NeuroCAD is a software tool with a UI for designing advanced Neural Networks. It allows the user to lay out the layers of neurons, connect them up algorithmically, crossbreed and mutate networks to generate a population of similar neural nets, then run simulations on them, train them, cull the underperformers, and then crossbreed the top performing designs and continue the genetic algorithms till a design emerges that meets the performance criteria set by the designer.
It wil work with today's feed-forward Deep Neural Networks to design and evolve advanced AI applications, but it is really designed to work with Spiking Neural Networks, which are a more realistic simulation of how real neurons, neural networks, sensory systems, and intelligence work, with spiking signals that travel between neurons in time, and sophisticated processing and integration of these signals at neurons and synapses. They have distinct advantages over Deep Learning’s simpler feed-forward neural networks, but they are more challenging to design, train, test and work with, require more sophisticated and powerful design tools with the ability to evolve networks.

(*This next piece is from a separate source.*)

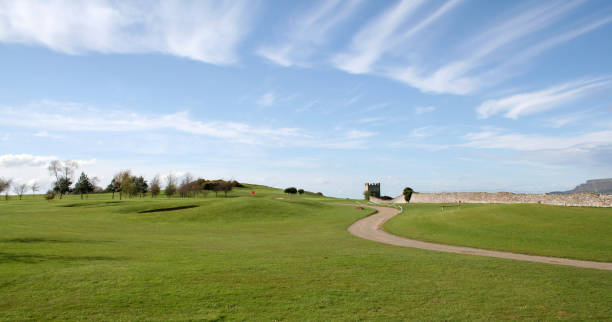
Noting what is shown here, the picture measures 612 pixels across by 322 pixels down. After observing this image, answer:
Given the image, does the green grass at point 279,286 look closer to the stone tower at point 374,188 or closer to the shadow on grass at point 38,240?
the shadow on grass at point 38,240

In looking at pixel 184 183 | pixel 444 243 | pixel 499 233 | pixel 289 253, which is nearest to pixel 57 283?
pixel 289 253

This tool is very necessary because there is no way to lay out and connect spiking neural networks by hand, or with mathematical or algorithmic methods, and no way to predict if they will work or not when building them. Designing such a network by hand and connecting millions of neurons, each with thousands of connections would literally be like throwing one billion strands of spaghetti at a wall to see how they stick. It is humanly impossible.

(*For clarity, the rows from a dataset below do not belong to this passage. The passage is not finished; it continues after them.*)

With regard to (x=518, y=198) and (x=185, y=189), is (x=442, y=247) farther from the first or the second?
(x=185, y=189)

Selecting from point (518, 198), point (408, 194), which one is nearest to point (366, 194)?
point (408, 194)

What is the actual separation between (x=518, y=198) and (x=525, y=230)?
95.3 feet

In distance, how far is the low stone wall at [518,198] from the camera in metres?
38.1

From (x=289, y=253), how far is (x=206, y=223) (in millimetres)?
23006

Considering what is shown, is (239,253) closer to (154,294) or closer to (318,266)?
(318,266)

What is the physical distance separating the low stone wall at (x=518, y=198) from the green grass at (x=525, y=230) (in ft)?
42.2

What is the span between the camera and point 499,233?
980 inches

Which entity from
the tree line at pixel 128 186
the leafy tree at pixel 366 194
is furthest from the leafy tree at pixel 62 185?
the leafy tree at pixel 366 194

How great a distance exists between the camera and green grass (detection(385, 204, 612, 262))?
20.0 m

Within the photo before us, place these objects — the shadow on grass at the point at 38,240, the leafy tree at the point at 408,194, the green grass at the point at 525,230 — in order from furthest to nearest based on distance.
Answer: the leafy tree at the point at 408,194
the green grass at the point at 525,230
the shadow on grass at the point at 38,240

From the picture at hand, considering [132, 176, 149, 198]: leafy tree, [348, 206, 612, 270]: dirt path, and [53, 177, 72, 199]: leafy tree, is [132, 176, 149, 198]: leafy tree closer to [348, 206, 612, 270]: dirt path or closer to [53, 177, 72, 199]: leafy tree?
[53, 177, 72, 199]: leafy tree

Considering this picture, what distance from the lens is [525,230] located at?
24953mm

The NeuroCAD design software allows us to lay out these neural networks in 3D and 'paint' where we want neural connections to go to on the other layers, using tools and widgets for creating procedural 2D maps and trees of them (originally developed for the film visual effects community). From a few hundred numerical parameters, we can define 2D maps that define all the 'rules' for how neurons will connect by probability, with all of them together defining how our whole network is connected in the end, called a 'Connectome'. It is a huge breakthrough in designing neural nets.
Parameters (Genome) -> 2D Algorithms -> 2D Probability Maps -> Connectome
A genome is a very compact set of information or instructions that can describe how to build much more complex systems (like a connectome). For example, in the human DNA, only 8000 genes encode how to build the human brain, which grows to have 100 billion neurons with over 100 trillion connections. Changes in these 8000 genes cause changes in the way the brain develops, how it is structured and how it functions, and minor changes to the genome can cause brains to have greatly reduced form and functionality. There is a mapping from these 8000 genes to the final connectome of the human brain, some sort of expansion, or biological decompression scheme.
With a small set of a few hundred parameters, we can have a unique numerical ‘gene’ that can (when expanded into 2D procedural maps) uniquely generate one connectome amongst millions of possibilities, perfect for doing genetic algorithms where we can crossbreed these parameter sets with simple random selection, giving us new ‘genes’ of parameters that can quickly generate a wide variety of connectome schemes to explore with NeuroCAD.
We allow the user to define a few networks like this, then turn NeuroCAD loose to automatically design hundreds more networks like them, and test each of them until it finds ones that work really well for your test application. We do this using Genetic Algorithms that, just like life, selects the best, breeds them to make more like them, tries them out, keeps the best, breeds them again, over and over. This is how our human brain evolved over hundreds of thousands of generations and millions of years. Again, if something already worked so well to produce us, why do it differently?
This means not only setting up specific training sets, and performance measures, and traning and evolving neural networks towards these static goals, but the the training set and performance criteria can also change in time, as more data is gathered dynamically from a fleet of drones for example, or there could be a gradiated training that starts with small networks, simple data sets and performance criteria, then evolves towards larger networs as the data becomes more complex, even multi-modal, and the evaluation criteria becomes much richer and more advanced, pushing the larger and more powerful networks towards needing cognition and computing and not just simple I/O processing to proceed to the next selection rounds. There is no theoretical limit to where this would have to stop, someday even going up to human-level IQ tests.
NeuroCAD is a software tool with a UI for designing Spiking Neural Networks. It allows the user to lay out the layers of spiking neurons, connect them up algorithmically with our parametric procedural maps system, crossbreed and mutate them to generate a population of similar neural nets, then run simulations on them, train them, cull the underperformers, and then crossbreed the top performing designs and continue the genetic algorithms till a design emerges that meets the performance criteria set by the designer. Someday those criteria could be very advanced indeed.